◆ **Instructions for the task**: Which of the lines below contain the string "Zealand"? Pull each one out of the data.
++++ Data records
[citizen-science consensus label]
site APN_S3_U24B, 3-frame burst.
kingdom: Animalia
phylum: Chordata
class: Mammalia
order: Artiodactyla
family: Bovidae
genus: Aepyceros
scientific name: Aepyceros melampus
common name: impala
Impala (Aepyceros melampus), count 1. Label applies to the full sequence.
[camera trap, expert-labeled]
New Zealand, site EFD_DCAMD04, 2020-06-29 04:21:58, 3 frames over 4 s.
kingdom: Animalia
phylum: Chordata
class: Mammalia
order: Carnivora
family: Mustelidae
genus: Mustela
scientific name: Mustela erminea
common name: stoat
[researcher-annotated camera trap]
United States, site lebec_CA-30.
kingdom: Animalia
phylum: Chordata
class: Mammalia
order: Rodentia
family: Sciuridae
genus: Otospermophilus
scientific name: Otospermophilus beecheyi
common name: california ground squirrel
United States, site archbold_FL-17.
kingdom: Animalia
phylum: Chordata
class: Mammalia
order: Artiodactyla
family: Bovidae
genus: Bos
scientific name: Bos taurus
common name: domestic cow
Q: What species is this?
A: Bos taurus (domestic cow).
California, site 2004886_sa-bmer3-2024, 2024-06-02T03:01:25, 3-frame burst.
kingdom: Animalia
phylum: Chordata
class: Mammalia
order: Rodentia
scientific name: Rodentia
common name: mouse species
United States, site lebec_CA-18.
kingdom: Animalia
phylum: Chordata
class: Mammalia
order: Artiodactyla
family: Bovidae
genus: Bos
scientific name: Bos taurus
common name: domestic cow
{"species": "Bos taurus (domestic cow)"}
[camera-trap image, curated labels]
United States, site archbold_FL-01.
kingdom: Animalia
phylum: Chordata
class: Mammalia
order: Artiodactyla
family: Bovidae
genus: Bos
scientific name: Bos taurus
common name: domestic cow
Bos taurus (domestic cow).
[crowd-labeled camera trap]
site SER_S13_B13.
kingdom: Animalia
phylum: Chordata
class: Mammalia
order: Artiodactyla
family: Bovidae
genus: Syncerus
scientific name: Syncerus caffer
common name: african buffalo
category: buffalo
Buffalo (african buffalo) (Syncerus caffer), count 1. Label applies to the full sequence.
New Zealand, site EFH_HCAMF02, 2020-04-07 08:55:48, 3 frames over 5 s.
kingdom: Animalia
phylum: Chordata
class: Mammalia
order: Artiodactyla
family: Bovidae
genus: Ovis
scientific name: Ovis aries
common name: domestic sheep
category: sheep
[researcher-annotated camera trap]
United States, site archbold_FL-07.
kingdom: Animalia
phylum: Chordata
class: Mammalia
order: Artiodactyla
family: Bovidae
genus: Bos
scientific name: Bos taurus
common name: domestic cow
++++++++
◆ **Task solution**:
New Zealand, site EFD_DCAMD04, 2020-06-29 04:21:58, 3 frames over 4 s.
New Zealand, site EFH_HCAMF02, 2020-04-07 08:55:48, 3 frames over 5 s.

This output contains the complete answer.